RECORDS TO PROCESS:

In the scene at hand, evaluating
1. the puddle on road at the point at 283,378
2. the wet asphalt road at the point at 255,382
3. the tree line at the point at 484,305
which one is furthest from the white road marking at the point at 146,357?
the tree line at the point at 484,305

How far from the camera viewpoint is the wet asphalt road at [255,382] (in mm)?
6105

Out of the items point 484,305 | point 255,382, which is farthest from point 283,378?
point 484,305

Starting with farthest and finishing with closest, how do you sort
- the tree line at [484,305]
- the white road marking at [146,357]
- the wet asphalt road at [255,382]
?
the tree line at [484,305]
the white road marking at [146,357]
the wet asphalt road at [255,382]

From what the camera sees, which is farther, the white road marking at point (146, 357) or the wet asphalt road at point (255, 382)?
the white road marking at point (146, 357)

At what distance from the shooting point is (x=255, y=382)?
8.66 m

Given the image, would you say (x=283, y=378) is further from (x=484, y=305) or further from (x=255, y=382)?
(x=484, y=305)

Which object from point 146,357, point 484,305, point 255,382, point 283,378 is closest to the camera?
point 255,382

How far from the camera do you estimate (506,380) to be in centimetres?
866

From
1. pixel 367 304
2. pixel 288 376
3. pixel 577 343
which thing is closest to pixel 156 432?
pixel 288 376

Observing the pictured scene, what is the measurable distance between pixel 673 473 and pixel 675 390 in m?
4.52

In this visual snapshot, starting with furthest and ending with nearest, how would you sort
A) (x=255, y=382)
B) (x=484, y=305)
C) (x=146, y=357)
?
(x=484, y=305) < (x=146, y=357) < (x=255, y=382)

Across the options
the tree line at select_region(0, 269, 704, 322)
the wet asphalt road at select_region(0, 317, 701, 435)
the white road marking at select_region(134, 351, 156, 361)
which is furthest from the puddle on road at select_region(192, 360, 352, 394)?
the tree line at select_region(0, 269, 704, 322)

* * *

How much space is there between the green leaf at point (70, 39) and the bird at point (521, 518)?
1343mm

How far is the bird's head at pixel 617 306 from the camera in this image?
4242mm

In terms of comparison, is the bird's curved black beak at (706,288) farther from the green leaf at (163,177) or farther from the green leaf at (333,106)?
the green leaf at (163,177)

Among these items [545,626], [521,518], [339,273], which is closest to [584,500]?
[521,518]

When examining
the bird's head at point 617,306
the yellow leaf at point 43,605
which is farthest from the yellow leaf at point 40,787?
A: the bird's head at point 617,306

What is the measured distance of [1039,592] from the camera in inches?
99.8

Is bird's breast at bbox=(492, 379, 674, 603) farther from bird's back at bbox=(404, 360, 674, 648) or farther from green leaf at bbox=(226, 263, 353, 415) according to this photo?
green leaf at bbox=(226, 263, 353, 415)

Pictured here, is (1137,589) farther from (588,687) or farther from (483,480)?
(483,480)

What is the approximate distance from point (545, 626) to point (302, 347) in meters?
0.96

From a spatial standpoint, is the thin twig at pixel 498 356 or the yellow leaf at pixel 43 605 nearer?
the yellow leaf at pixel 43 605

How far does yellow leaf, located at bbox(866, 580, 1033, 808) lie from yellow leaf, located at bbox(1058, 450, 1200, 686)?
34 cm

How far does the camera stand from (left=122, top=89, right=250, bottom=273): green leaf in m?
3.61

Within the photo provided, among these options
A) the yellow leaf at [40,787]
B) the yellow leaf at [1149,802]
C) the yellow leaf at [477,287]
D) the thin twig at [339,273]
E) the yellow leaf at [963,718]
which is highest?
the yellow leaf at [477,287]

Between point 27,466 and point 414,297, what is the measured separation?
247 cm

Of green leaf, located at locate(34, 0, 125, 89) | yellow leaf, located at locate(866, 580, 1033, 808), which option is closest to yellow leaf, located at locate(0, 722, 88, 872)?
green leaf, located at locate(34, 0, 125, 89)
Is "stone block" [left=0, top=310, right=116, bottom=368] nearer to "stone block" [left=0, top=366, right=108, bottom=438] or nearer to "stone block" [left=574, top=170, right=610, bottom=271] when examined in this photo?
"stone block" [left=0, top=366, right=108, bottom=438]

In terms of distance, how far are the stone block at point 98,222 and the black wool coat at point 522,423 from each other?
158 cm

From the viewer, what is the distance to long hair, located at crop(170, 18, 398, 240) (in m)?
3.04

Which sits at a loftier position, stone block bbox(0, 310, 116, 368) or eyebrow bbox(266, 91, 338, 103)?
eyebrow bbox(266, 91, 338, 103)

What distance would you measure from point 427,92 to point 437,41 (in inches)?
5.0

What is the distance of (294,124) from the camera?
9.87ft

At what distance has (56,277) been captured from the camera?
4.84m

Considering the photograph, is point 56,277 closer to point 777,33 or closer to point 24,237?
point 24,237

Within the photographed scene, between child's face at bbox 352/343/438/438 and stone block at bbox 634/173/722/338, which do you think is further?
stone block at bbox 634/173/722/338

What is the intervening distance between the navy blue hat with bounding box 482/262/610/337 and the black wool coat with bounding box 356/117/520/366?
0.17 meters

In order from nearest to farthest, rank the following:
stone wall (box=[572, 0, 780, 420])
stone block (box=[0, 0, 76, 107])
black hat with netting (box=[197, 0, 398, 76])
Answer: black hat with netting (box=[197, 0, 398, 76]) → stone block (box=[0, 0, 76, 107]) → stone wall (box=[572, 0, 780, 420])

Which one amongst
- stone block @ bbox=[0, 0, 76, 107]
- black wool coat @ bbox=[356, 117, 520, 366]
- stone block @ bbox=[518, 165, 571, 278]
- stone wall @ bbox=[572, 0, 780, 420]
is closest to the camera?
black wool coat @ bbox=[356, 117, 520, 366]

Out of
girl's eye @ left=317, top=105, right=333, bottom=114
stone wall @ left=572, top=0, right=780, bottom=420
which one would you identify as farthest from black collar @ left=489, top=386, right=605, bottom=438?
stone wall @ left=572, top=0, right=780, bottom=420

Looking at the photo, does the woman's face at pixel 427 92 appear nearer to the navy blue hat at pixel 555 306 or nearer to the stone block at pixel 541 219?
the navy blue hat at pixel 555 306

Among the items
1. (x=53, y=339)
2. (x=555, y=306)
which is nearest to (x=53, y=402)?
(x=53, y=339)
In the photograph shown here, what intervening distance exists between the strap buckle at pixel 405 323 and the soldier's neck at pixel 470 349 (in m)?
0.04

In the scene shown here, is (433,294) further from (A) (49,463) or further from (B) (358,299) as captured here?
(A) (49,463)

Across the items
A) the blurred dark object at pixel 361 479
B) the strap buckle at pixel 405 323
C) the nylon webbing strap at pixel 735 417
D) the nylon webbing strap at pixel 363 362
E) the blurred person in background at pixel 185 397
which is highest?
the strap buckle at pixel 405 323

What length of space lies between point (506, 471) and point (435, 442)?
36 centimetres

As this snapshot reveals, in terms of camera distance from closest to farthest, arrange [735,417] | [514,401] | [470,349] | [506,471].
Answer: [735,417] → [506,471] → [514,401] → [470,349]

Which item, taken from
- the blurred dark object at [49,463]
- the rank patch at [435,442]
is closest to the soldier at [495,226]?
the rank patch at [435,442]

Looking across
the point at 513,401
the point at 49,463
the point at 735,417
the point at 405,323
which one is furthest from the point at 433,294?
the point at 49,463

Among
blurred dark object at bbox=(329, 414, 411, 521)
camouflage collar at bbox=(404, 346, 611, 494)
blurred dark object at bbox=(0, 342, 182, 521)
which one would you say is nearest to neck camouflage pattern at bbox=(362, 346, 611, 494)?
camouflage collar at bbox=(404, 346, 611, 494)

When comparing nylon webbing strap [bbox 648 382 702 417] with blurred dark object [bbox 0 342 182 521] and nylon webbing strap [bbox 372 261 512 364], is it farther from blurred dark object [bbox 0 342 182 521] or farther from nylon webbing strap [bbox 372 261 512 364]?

EXERCISE INSTRUCTIONS: Format the rows from the line containing "From the viewer, what" to the line containing "0.17 meters" as a JSON list of strings, one string per line, omitting blank lines.

WRITTEN ANSWER:
[
  "From the viewer, what is the distance to long hair, located at crop(170, 18, 398, 240) (in m)?",
  "3.04",
  "Which sits at a loftier position, stone block bbox(0, 310, 116, 368) or eyebrow bbox(266, 91, 338, 103)?",
  "eyebrow bbox(266, 91, 338, 103)",
  "What distance would you measure from point 427,92 to point 437,41 (in inches)?",
  "5.0",
  "What is the distance of (294,124) from the camera?",
  "9.87ft",
  "At what distance has (56,277) been captured from the camera?",
  "4.84m",
  "Considering the photograph, is point 56,277 closer to point 777,33 or closer to point 24,237?",
  "point 24,237",
  "Within the photographed scene, between child's face at bbox 352/343/438/438 and stone block at bbox 634/173/722/338, which do you think is further?",
  "stone block at bbox 634/173/722/338",
  "What is the intervening distance between the navy blue hat with bounding box 482/262/610/337 and the black wool coat with bounding box 356/117/520/366?",
  "0.17 meters"
]